** start of Task data **

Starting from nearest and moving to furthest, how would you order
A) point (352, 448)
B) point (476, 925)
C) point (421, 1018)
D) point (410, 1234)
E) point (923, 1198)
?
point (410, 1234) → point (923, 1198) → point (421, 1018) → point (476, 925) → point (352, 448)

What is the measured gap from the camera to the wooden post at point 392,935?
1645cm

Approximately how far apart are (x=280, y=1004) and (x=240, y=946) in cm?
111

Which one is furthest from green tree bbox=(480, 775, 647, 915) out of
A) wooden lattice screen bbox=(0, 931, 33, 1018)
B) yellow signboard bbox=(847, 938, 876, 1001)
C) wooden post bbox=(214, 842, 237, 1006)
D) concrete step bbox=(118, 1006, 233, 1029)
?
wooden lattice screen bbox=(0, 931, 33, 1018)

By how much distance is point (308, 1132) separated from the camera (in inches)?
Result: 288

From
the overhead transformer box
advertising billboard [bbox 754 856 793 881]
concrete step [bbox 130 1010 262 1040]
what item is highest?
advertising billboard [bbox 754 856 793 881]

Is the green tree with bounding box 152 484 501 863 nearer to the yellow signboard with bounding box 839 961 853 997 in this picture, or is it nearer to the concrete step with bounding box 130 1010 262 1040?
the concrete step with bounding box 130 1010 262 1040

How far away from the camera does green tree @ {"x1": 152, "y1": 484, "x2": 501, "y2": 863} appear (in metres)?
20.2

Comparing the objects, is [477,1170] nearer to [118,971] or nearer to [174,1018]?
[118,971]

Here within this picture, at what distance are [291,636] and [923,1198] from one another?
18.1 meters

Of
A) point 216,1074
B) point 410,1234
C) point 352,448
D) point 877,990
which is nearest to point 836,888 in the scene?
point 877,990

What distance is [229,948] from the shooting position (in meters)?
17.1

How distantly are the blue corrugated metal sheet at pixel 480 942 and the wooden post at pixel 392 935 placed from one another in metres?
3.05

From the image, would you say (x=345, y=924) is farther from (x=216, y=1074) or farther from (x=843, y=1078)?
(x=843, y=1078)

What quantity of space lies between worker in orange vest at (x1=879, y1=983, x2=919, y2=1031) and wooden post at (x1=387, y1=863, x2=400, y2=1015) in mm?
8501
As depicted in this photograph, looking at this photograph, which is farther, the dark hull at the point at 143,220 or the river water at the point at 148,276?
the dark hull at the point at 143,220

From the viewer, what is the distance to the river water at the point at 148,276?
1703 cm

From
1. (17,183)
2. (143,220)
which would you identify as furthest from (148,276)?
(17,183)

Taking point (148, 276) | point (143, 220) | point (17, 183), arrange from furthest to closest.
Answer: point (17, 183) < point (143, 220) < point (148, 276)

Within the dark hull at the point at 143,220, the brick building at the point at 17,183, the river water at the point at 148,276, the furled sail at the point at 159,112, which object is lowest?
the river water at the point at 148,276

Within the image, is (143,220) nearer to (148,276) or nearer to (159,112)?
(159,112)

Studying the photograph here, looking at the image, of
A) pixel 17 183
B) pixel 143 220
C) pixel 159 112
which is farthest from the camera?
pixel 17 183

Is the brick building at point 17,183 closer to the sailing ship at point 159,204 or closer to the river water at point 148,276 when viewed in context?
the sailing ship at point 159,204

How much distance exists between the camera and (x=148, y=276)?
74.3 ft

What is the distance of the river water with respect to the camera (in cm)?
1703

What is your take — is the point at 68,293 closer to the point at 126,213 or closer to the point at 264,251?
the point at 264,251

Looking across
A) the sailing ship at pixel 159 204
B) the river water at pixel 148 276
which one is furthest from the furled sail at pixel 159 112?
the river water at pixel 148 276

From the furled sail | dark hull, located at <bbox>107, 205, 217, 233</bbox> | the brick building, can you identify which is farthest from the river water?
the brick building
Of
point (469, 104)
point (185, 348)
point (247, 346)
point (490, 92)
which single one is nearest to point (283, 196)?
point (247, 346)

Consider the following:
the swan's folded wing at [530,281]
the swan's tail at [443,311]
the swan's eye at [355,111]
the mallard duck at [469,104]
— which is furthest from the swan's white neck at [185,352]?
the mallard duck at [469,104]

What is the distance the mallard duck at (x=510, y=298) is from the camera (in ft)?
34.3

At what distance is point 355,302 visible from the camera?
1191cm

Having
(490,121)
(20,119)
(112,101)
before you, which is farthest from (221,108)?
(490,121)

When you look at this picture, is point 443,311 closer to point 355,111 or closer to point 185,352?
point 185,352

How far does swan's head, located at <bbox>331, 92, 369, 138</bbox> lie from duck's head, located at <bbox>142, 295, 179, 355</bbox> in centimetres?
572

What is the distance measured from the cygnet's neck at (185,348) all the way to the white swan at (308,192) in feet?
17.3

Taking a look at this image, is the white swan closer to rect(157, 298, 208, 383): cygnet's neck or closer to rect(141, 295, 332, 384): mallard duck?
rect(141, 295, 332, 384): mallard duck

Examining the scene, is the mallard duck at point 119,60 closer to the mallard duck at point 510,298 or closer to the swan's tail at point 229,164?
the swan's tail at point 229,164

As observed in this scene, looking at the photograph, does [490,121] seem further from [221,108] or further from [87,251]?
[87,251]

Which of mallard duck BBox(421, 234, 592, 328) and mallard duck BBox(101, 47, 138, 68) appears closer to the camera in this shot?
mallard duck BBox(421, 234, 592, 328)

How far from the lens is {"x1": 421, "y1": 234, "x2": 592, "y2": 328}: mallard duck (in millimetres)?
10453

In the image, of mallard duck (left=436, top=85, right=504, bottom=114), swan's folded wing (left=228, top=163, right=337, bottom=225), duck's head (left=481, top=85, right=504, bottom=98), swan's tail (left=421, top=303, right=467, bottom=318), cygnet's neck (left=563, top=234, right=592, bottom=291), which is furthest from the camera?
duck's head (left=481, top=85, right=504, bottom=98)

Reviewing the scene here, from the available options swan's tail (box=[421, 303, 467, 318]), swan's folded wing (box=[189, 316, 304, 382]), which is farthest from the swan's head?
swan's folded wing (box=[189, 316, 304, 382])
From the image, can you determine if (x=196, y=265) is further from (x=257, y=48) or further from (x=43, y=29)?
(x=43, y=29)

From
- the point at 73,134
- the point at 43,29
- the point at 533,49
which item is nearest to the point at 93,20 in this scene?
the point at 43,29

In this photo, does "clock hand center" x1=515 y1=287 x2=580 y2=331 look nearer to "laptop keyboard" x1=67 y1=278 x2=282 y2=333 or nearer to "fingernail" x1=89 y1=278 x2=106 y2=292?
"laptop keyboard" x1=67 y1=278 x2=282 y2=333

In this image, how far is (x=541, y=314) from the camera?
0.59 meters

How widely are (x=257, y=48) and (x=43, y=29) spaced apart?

** end of Task data **

§ **Objective**: Switch every occurrence of "camera" to "viewer" in all the entries above, and leave everything else unchanged.

§ **Exercise response**:
Starting from nearest and moving to furthest, how would you order
A) point (352, 448)
B) point (476, 925)
C) point (421, 1018)
D) point (410, 1234)
E) point (923, 1198)
?
point (410, 1234) → point (923, 1198) → point (421, 1018) → point (476, 925) → point (352, 448)

What is the measured gap from the viewer to the wooden post at point 392,935?
1645cm

Approximately how far apart are (x=280, y=1004) and (x=240, y=946) in cm?
111

Which one is furthest from green tree bbox=(480, 775, 647, 915) out of
A) wooden lattice screen bbox=(0, 931, 33, 1018)
B) yellow signboard bbox=(847, 938, 876, 1001)
C) wooden post bbox=(214, 842, 237, 1006)
D) concrete step bbox=(118, 1006, 233, 1029)
?
wooden lattice screen bbox=(0, 931, 33, 1018)

By how much distance is point (308, 1132) separated from the viewer (in inches)?
Result: 288

From
the overhead transformer box
advertising billboard [bbox 754 856 793 881]
concrete step [bbox 130 1010 262 1040]
what item is highest?
advertising billboard [bbox 754 856 793 881]

Is the green tree with bounding box 152 484 501 863 nearer to the yellow signboard with bounding box 839 961 853 997 in this picture, or is it nearer to the concrete step with bounding box 130 1010 262 1040?
the concrete step with bounding box 130 1010 262 1040

How far away from the viewer does green tree @ {"x1": 152, "y1": 484, "x2": 501, "y2": 863} appear (in metres)?
20.2

Comparing the objects, is [477,1170] nearer to [118,971] or nearer to [174,1018]?
[118,971]

Here within this picture, at what distance are [291,636] and [923,1198] from one another?
18.1 meters

Of
A) point 216,1074
B) point 410,1234
C) point 352,448
D) point 877,990
which is nearest to point 836,888 in the scene?
point 877,990

What distance is [229,948] from the shooting position (in meters)?
17.1

How distantly are the blue corrugated metal sheet at pixel 480 942 and the wooden post at pixel 392 935 placed from one another in metres?
3.05

From the image, would you say (x=345, y=924) is farther from (x=216, y=1074) or farther from (x=843, y=1078)?
(x=843, y=1078)

What quantity of space lies between worker in orange vest at (x1=879, y1=983, x2=919, y2=1031) and wooden post at (x1=387, y1=863, x2=400, y2=1015) in mm?
8501
As depicted in this photograph, looking at this photograph, which is farther, the dark hull at the point at 143,220 or the river water at the point at 148,276?
the dark hull at the point at 143,220

From the viewer, what is the distance to the river water at the point at 148,276?
1703 cm

From
1. (17,183)
2. (143,220)
which would you identify as furthest from (148,276)?
(17,183)

Taking point (148, 276) | point (143, 220) | point (17, 183), arrange from furthest to closest.
Answer: point (17, 183) < point (143, 220) < point (148, 276)

Within the dark hull at the point at 143,220, the brick building at the point at 17,183, the river water at the point at 148,276, the furled sail at the point at 159,112, which object is lowest?
the river water at the point at 148,276

Within the image, is (143,220) nearer to (148,276) or nearer to (159,112)?
(159,112)

Studying the photograph here, looking at the image, of
A) pixel 17 183
B) pixel 143 220
C) pixel 159 112
which is farthest from the viewer?
pixel 17 183

Is the brick building at point 17,183 closer to the sailing ship at point 159,204 or closer to the river water at point 148,276 when viewed in context?
the sailing ship at point 159,204

How much distance exists between the viewer and (x=148, y=276)?
74.3 ft

What is the distance of the river water with respect to the viewer (in cm)?
1703

What is your take — is the point at 68,293 closer to the point at 126,213 or closer to the point at 264,251?
the point at 264,251

Looking across
A) the sailing ship at pixel 159 204
B) the river water at pixel 148 276
which one is furthest from the furled sail at pixel 159 112?
the river water at pixel 148 276

From the furled sail | dark hull, located at <bbox>107, 205, 217, 233</bbox> | the brick building, can you identify which is farthest from the river water?
the brick building
Of
point (469, 104)
point (185, 348)
point (247, 346)
point (490, 92)
which single one is nearest to point (283, 196)?
point (247, 346)

Consider the following:
the swan's folded wing at [530,281]
the swan's tail at [443,311]
the swan's eye at [355,111]
the mallard duck at [469,104]
— which is furthest from the swan's white neck at [185,352]?
the mallard duck at [469,104]

What is the distance the mallard duck at (x=510, y=298) is from the viewer (in ft)?
34.3

At what distance is point 355,302 visible from the viewer?
1191cm

Having
(490,121)
(20,119)
(112,101)
before you, which is farthest from (221,108)?
(490,121)

When you look at this picture, is point 443,311 closer to point 355,111 or closer to point 185,352?
point 185,352

How far does swan's head, located at <bbox>331, 92, 369, 138</bbox> lie from duck's head, located at <bbox>142, 295, 179, 355</bbox> in centimetres?
572

What is the distance measured from the cygnet's neck at (185,348) all the way to the white swan at (308,192) in feet?
17.3

Taking a look at this image, is the white swan closer to rect(157, 298, 208, 383): cygnet's neck or closer to rect(141, 295, 332, 384): mallard duck?
rect(141, 295, 332, 384): mallard duck

Examining the scene, is the mallard duck at point 119,60 closer to the mallard duck at point 510,298 or closer to the swan's tail at point 229,164?
the swan's tail at point 229,164

As observed in this scene, looking at the photograph, does [490,121] seem further from [221,108] or further from [87,251]?
[87,251]

Which of mallard duck BBox(421, 234, 592, 328) and mallard duck BBox(101, 47, 138, 68) appears closer to the viewer in this shot?
mallard duck BBox(421, 234, 592, 328)

How far from the lens is {"x1": 421, "y1": 234, "x2": 592, "y2": 328}: mallard duck (in millimetres)?
10453

In the image, of mallard duck (left=436, top=85, right=504, bottom=114), swan's folded wing (left=228, top=163, right=337, bottom=225), duck's head (left=481, top=85, right=504, bottom=98), swan's tail (left=421, top=303, right=467, bottom=318), cygnet's neck (left=563, top=234, right=592, bottom=291), which is furthest from the viewer?
duck's head (left=481, top=85, right=504, bottom=98)

Reviewing the scene here, from the available options swan's tail (box=[421, 303, 467, 318]), swan's folded wing (box=[189, 316, 304, 382]), which is farthest from the swan's head?
swan's folded wing (box=[189, 316, 304, 382])
From the image, can you determine if (x=196, y=265) is further from (x=257, y=48) or further from (x=43, y=29)?
(x=43, y=29)

From
- the point at 73,134
- the point at 43,29
- the point at 533,49
which item is nearest to the point at 93,20 in this scene?
the point at 43,29

In this photo, does "clock hand center" x1=515 y1=287 x2=580 y2=331 look nearer to "laptop keyboard" x1=67 y1=278 x2=282 y2=333 or nearer to "fingernail" x1=89 y1=278 x2=106 y2=292?
"laptop keyboard" x1=67 y1=278 x2=282 y2=333

In this image, how far is (x=541, y=314) from the viewer?
0.59 meters

How widely are (x=257, y=48) and (x=43, y=29) spaced apart?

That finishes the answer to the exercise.